▸ **Document**
Saturday morning at the supermarket, in front of the fresh cheese aisle, a young woman freezes. In her basket: baguette, cherry tomatoes, smoked salmon. On her phone: an article from “60 Millions de Consommateurs” claiming that the best spreadable cheese is neither Boursin nor Tartare. She stares at the familiar green and blue boxes, those she’s been buying for years without thinking. Her hand hovers over the shelf, like she’s betraying an old friend just by hesitating.
Next to her, a man sighs and grabs the brand on promo, not even looking. She scrolls down the test results again. She suddenly feels like the rules changed without telling her.
If the kings of the shelf are not the real winners… who are we actually spreading on our bread?
When the “stars” of the fridge lose their crown
The shock came from a simple line: **the best spreadable cheese, according to 60 Millions de Consommateurs, is neither Boursin nor Tartare**. For a lot of French households, that sounds like saying “the best cola isn’t Coke or Pepsi”. These two names are almost generic terms, a reflex more than a choice.

[Some records]
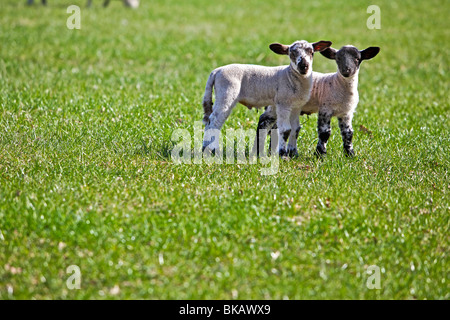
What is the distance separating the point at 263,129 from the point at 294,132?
408 mm

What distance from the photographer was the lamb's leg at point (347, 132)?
276 inches

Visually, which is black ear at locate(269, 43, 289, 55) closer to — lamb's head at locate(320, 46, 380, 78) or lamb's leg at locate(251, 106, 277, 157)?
lamb's head at locate(320, 46, 380, 78)

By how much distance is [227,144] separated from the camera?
300 inches

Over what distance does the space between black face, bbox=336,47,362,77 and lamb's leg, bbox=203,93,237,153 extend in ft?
4.29

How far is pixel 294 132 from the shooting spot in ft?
23.3

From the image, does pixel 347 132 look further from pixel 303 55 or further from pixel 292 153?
pixel 303 55

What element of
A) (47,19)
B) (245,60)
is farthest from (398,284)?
(47,19)

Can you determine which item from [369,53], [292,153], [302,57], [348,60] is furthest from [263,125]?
[369,53]

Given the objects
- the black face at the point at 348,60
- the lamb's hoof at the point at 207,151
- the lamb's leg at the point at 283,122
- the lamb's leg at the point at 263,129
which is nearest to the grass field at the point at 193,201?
the lamb's hoof at the point at 207,151

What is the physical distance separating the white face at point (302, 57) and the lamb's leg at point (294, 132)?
0.65 meters

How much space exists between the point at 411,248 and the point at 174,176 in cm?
266

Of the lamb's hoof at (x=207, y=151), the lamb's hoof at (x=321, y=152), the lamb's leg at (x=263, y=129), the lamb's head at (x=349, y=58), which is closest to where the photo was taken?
the lamb's head at (x=349, y=58)

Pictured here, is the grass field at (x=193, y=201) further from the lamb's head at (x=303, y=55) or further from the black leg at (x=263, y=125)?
the lamb's head at (x=303, y=55)

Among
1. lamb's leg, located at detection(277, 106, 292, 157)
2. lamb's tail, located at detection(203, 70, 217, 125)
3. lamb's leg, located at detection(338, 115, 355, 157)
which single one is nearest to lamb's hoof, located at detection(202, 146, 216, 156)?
lamb's tail, located at detection(203, 70, 217, 125)
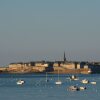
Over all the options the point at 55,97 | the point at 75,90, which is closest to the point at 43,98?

▸ **Problems and tasks**
A. Shorten the paragraph of the spreadable cheese text that begins "The shock came from a simple line" to two sentences, keeping its main facts.
B. In the spreadable cheese text, what does the young woman have in her basket?

▸ **Expected results**
A. According to 60 Millions de Consommateurs, the best spreadable cheese is neither Boursin nor Tartare, which came as a shock to many French households. To them it sounds like saying the best cola isn't Coke or Pepsi, because these two names are almost generic terms, bought by reflex rather than by choice.

B. A baguette, cherry tomatoes, and smoked salmon.